▶ [Consignes de l'exercice]
1. D'après le texte sur Rafael Gomez Nieto, les affirmations (a), (b) et (c) sont-elles exactes ? Répondez par oui ou non, avec les mots du texte qui tranchent, cités tels quels. (a) Rafael Gomez Nieto est mort à Strasbourg. (b) La Nueve était presque entièrement composée de républicains espagnols. (c) Rafael Gomez Nieto est mort dans sa quatre-vingt-dixième année.
2. Relevez tous les noms de personnes, d'unités militaires, de conflits et de villes qui figurent dans le texte sur Rafael Gomez Nieto.
3. Répondez aux questions suivantes à partir du texte sur Rafael Gomez Nieto.
(a) De quelle maladie Rafael Gomez Nieto est-il mort ?
(b) Quel général est associé à la 2e DB ?
(c) À quelle date Rafael Gomez Nieto avait-il contribué à libérer Strasbourg ?

Rafael Gomez Nieto, le dernier survivant de la Nueve – cette compagnie la 2e DB du général Leclerc presque entièrement composée de républicains espagnols – a succombé au coronavirus dans sa centième année.

Avec lui, c’est un pan de notre histoire française et européenne qui s’en va. Celui de la Guerre d’Espagne et de la Seconde Guerre mondiale, celui de l’odyssée des républicains espagnols engagés dans le combat pour abattre le joug nazi. Il s’est éteint à Strasbourg, la capitale alsacienne qu’il avait contribué à libérer un jour de novembre 1944.

▶ [Enregistrements extraits]
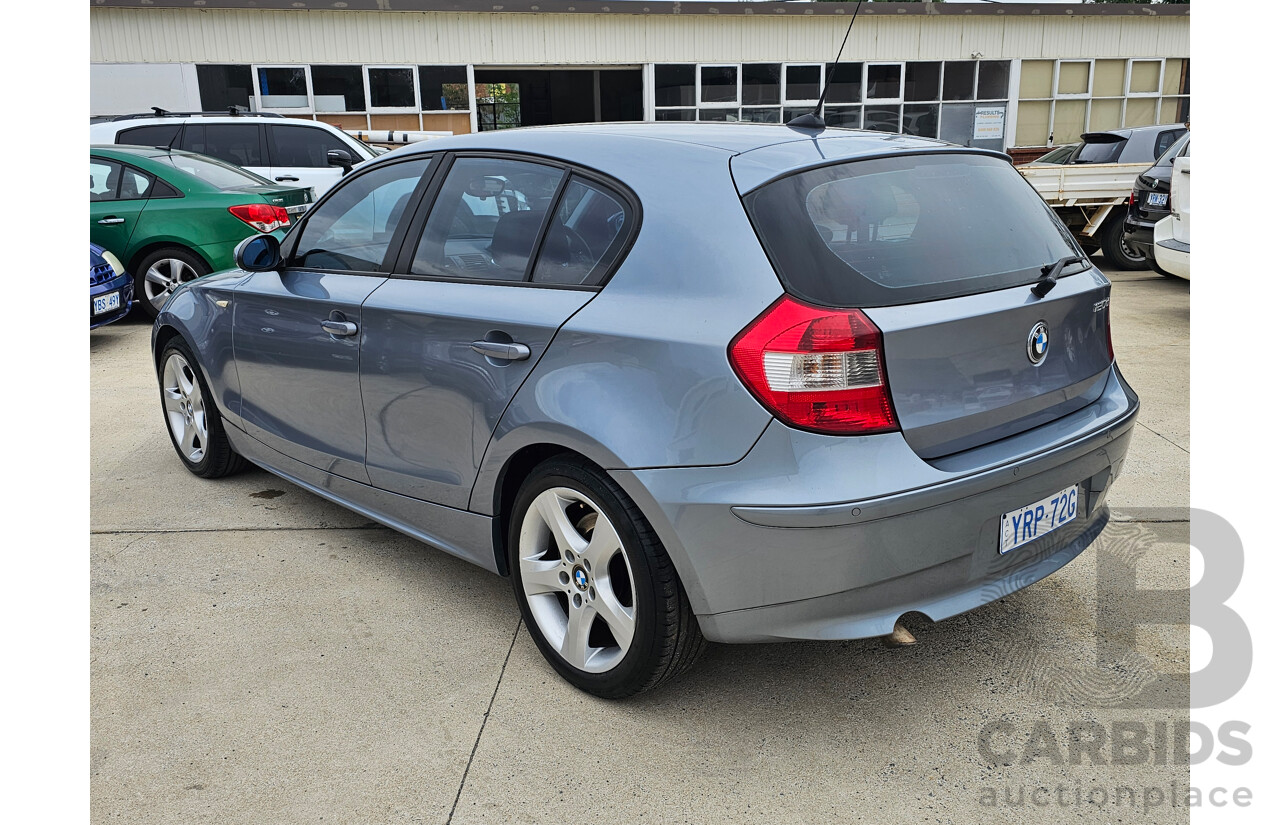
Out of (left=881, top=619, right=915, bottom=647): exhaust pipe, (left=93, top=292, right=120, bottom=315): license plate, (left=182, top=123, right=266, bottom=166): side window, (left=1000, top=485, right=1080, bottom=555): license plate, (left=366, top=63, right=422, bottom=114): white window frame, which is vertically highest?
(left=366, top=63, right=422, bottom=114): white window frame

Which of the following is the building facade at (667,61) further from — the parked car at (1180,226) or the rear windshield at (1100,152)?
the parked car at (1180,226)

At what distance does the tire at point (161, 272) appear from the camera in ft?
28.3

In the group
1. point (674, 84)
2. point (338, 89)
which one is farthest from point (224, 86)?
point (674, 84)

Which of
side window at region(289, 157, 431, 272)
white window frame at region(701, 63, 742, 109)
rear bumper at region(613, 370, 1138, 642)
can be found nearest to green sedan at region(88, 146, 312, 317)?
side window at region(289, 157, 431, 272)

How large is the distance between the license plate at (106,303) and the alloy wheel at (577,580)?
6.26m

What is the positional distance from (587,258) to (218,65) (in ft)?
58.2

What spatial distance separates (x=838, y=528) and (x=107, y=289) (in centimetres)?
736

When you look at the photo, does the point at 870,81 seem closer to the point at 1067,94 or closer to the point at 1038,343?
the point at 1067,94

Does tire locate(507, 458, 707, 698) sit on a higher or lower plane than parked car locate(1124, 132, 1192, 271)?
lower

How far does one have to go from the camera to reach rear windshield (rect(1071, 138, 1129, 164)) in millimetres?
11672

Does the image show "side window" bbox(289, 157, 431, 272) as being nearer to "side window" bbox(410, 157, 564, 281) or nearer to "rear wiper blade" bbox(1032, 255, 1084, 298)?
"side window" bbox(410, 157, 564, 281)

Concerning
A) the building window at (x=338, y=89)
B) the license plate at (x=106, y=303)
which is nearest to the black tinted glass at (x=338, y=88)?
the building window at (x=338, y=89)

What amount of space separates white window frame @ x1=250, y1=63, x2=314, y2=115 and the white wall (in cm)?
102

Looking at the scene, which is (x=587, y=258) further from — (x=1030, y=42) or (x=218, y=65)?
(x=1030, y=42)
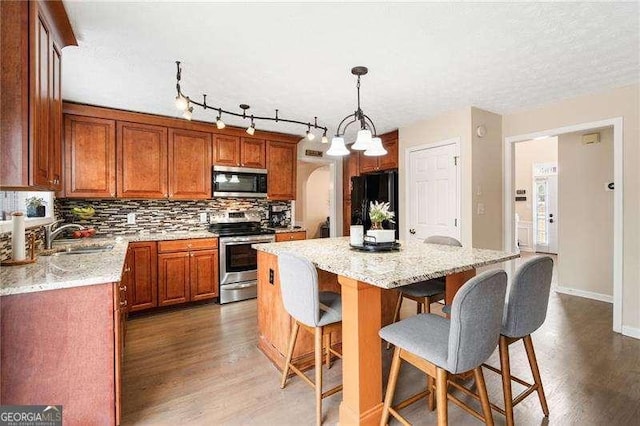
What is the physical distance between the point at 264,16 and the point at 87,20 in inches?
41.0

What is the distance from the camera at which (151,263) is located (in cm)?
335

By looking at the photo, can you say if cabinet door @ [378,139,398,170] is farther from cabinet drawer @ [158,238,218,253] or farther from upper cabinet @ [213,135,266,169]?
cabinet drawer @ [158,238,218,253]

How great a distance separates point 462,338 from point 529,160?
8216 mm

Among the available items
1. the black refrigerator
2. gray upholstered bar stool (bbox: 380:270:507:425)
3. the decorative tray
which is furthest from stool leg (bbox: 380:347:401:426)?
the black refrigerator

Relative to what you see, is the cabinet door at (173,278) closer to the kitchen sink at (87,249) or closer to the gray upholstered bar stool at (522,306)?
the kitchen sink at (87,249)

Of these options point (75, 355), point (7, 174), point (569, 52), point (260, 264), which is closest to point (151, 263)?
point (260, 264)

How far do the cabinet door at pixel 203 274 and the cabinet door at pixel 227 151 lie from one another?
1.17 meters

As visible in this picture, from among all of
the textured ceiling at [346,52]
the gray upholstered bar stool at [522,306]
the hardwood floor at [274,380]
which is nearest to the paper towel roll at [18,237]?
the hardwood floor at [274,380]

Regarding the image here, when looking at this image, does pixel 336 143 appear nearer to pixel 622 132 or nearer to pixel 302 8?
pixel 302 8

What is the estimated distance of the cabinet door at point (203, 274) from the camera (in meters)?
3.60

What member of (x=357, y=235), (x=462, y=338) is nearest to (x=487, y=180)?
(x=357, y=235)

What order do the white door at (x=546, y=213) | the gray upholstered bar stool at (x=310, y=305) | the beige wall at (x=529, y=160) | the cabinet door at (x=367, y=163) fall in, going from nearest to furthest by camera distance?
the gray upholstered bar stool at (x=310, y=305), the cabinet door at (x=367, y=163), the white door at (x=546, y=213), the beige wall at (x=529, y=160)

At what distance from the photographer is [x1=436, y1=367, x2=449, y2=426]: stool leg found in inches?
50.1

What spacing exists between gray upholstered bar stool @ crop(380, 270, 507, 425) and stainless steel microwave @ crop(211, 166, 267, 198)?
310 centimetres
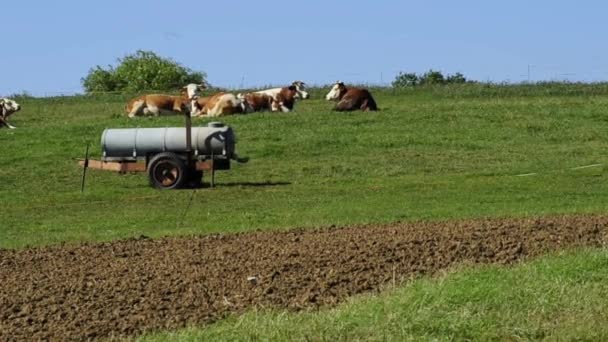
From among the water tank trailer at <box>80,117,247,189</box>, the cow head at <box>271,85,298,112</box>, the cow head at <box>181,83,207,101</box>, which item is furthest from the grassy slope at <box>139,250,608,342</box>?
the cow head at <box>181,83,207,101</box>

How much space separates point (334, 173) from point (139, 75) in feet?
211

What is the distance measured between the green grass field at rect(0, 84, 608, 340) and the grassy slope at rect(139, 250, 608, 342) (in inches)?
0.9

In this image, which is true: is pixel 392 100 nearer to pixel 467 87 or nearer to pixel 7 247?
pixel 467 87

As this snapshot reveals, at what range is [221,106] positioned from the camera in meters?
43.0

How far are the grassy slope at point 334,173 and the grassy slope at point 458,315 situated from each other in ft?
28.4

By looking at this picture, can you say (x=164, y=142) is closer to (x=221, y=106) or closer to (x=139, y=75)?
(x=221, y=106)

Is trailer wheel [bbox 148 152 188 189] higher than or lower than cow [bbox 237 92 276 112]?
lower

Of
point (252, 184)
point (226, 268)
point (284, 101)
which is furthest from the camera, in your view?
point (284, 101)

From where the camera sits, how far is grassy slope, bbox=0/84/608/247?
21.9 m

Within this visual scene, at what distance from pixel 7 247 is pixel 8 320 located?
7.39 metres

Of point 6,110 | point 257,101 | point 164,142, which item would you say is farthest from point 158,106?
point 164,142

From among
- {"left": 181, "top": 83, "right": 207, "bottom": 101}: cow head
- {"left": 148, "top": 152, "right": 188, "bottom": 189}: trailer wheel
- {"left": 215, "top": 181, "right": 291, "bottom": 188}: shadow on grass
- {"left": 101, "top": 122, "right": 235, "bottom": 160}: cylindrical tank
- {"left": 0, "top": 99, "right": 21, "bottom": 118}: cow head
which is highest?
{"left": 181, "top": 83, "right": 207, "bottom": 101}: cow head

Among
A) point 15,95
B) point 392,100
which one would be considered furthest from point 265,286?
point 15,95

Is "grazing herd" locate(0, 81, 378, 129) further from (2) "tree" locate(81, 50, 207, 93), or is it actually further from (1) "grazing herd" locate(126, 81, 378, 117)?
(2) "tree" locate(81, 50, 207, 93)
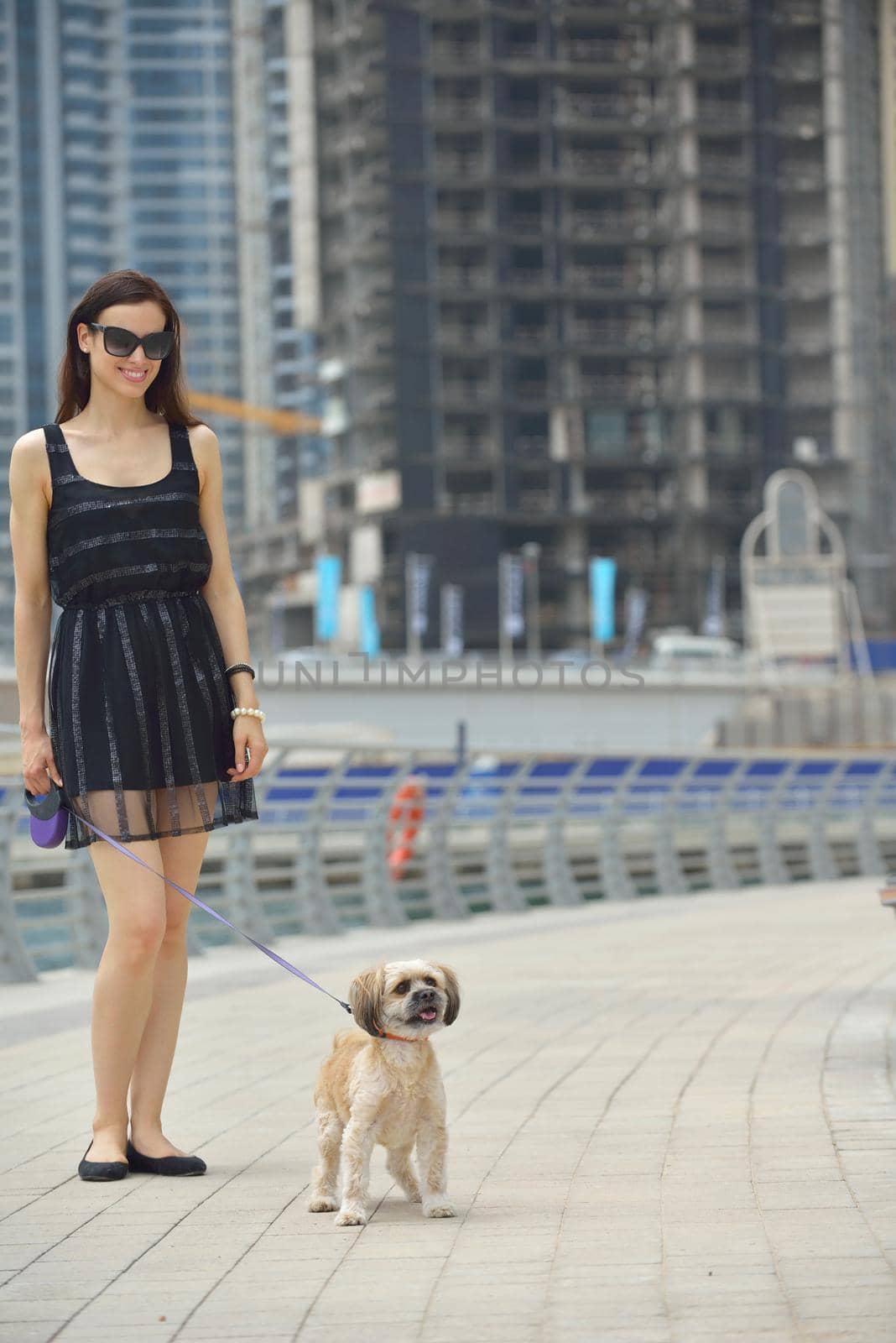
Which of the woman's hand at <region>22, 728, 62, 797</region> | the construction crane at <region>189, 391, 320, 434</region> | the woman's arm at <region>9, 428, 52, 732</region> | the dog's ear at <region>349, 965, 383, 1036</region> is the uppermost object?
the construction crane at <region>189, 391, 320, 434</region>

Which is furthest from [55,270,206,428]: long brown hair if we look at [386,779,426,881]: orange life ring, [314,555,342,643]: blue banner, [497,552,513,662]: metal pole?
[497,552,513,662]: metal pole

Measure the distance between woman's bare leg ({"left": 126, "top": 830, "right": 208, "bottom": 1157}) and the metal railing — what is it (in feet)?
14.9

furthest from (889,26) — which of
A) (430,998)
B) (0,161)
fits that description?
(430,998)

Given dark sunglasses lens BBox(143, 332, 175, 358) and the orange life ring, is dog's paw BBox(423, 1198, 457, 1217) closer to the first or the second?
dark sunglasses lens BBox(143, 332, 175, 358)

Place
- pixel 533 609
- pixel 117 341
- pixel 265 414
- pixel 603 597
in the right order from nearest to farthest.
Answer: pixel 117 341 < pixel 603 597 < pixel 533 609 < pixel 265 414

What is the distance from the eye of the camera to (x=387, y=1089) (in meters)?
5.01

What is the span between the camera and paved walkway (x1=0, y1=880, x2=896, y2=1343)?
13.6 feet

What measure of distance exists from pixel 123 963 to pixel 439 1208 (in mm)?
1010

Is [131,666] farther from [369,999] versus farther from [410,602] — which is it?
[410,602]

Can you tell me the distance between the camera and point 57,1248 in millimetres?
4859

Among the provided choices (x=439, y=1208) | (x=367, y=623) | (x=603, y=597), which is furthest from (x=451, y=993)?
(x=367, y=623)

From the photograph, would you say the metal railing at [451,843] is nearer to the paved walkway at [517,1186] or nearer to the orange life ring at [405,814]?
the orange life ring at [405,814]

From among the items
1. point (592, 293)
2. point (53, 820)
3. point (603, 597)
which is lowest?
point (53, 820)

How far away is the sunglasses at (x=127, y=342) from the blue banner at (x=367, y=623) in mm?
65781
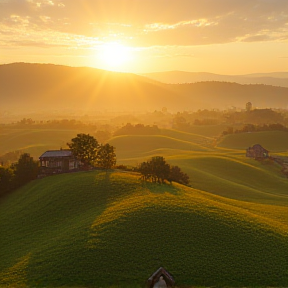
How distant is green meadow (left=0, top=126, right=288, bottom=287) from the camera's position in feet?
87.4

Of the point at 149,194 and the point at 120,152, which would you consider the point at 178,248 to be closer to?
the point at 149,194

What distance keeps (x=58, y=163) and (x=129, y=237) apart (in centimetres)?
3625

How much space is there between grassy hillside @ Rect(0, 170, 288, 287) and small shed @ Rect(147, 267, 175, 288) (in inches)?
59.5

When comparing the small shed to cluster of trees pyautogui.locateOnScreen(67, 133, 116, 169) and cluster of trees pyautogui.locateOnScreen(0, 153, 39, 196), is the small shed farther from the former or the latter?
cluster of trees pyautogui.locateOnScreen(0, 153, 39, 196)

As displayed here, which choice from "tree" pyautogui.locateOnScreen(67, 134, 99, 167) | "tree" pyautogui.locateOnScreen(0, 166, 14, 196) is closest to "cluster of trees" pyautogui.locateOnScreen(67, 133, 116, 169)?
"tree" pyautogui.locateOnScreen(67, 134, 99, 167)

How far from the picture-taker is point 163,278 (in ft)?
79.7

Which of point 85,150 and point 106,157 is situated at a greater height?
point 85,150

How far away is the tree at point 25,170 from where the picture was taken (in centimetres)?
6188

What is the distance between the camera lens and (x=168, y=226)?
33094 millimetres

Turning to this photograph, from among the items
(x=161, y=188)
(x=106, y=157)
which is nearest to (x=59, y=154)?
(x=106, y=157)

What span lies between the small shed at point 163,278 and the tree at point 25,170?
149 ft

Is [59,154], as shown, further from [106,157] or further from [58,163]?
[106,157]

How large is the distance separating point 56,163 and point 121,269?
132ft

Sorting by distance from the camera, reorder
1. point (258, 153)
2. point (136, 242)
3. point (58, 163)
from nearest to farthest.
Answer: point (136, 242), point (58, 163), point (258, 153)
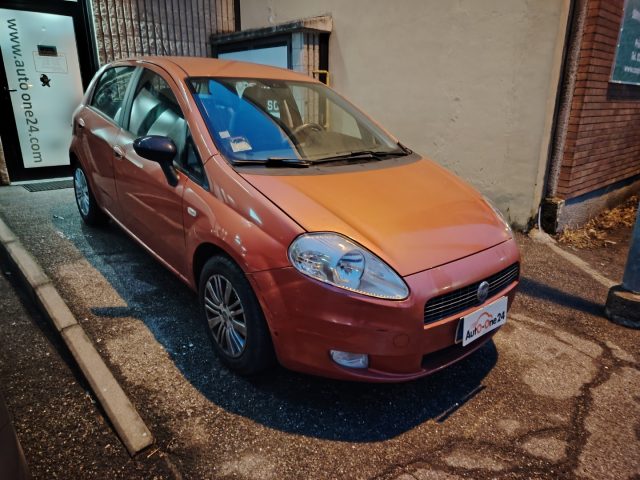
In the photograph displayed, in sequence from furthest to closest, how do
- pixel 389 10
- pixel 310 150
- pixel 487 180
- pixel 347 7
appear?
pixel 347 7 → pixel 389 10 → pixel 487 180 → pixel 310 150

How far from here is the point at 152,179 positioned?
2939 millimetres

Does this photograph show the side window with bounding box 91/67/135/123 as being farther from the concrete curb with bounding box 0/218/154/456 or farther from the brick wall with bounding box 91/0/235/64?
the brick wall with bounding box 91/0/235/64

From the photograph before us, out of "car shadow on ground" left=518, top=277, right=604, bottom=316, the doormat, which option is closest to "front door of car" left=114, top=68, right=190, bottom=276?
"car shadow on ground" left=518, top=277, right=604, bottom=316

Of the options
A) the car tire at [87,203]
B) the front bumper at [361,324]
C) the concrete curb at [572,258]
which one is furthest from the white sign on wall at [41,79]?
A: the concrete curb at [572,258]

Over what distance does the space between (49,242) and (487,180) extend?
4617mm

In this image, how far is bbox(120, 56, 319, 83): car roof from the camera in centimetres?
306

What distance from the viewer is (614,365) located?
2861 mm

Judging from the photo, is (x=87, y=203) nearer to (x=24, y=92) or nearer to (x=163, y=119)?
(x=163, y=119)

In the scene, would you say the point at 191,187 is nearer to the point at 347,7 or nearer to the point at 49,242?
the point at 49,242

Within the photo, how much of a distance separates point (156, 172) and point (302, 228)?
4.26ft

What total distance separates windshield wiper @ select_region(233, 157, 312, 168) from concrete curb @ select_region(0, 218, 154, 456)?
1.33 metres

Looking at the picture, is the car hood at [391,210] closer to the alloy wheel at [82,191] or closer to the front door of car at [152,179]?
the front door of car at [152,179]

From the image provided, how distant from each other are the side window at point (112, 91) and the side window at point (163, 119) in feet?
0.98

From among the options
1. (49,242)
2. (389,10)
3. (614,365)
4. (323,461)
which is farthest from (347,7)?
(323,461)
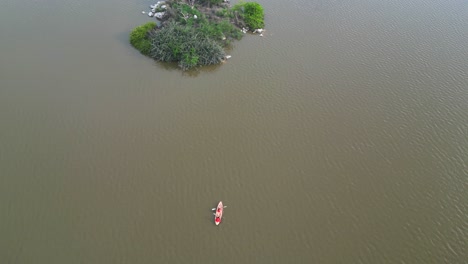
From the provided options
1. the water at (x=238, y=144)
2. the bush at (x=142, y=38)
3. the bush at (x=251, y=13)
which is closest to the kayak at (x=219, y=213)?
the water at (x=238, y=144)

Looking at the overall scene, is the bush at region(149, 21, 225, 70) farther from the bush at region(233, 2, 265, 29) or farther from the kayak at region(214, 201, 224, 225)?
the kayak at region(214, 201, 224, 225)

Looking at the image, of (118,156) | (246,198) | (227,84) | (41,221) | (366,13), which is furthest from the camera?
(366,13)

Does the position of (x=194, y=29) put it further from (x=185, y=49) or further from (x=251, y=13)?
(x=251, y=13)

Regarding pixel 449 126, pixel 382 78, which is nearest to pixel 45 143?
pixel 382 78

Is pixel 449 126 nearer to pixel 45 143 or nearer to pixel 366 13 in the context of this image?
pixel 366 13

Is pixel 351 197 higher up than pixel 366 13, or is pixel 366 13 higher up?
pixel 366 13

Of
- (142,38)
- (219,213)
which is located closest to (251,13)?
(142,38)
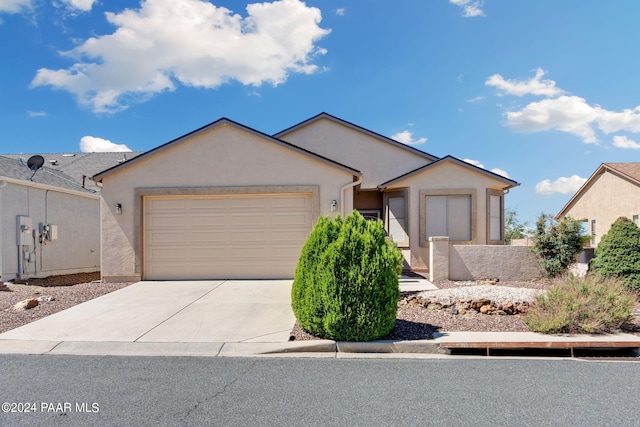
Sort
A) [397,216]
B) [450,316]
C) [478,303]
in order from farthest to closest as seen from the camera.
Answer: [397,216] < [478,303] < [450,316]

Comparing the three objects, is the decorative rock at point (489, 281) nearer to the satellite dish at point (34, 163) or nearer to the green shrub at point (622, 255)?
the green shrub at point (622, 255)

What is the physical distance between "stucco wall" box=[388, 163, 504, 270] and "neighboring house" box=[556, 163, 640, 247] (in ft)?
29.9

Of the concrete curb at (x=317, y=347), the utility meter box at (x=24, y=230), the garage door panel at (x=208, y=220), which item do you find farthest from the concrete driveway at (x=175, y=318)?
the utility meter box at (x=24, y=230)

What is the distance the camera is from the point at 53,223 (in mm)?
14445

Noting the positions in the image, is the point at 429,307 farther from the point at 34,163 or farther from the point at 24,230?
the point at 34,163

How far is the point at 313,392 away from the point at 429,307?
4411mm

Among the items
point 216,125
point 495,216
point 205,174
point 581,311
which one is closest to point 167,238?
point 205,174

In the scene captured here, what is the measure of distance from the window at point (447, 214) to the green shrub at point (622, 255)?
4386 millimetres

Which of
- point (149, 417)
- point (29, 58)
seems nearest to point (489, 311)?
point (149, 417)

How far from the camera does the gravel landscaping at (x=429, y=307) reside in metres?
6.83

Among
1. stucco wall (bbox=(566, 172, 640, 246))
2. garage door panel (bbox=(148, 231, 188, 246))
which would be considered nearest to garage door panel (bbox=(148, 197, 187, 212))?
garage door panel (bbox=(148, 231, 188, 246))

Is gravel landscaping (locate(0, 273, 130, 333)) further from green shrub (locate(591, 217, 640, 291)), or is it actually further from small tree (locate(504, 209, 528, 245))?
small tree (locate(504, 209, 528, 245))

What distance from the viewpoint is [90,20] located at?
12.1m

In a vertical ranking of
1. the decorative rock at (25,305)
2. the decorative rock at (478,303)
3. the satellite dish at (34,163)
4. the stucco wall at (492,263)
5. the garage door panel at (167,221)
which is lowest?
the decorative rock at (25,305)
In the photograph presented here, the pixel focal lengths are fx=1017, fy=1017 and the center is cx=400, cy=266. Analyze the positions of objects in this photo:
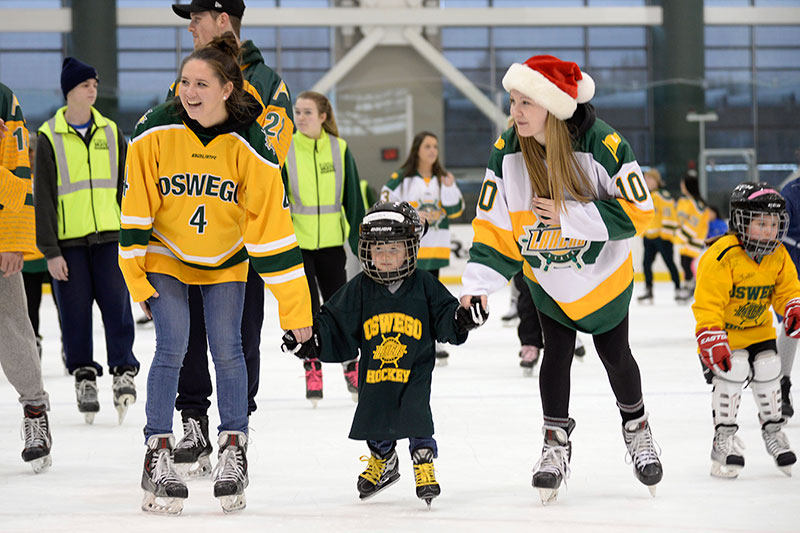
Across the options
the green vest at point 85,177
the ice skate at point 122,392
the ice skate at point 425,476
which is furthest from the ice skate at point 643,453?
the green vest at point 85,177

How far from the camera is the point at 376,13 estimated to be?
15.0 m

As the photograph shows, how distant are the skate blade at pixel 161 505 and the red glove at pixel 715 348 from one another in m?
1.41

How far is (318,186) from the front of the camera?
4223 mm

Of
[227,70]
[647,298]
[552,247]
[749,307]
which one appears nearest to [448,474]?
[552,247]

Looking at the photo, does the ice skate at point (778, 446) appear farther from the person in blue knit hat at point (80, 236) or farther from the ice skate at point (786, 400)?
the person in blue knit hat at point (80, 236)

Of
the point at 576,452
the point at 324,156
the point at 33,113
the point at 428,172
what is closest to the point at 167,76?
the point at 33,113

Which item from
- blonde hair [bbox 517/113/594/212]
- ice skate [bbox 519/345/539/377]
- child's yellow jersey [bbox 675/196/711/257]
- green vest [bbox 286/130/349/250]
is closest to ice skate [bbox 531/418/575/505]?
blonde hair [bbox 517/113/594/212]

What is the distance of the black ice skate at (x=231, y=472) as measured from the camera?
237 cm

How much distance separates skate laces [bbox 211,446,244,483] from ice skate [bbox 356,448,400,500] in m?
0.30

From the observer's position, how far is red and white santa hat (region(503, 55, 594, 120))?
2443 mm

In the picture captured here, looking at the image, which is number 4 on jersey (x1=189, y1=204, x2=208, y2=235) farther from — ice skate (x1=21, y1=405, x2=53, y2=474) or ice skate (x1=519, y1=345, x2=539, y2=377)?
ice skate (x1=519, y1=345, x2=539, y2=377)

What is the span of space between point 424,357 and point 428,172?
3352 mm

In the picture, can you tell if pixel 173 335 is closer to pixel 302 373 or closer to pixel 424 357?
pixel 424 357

▶ [Corrigé]
1.
(a) Oui : « Il s’est éteint à Strasbourg ».
(b) Oui : « presque entièrement composée de républicains espagnols ».
(c) Non : « dans sa centième année ».

2. Rafael Gomez Nieto, la Nueve, la 2e DB, Leclerc, la Guerre d’Espagne, la Seconde Guerre mondiale, Strasbourg

3.
(a) Du coronavirus.
(b) Le général Leclerc.
(c) Un jour de novembre 1944.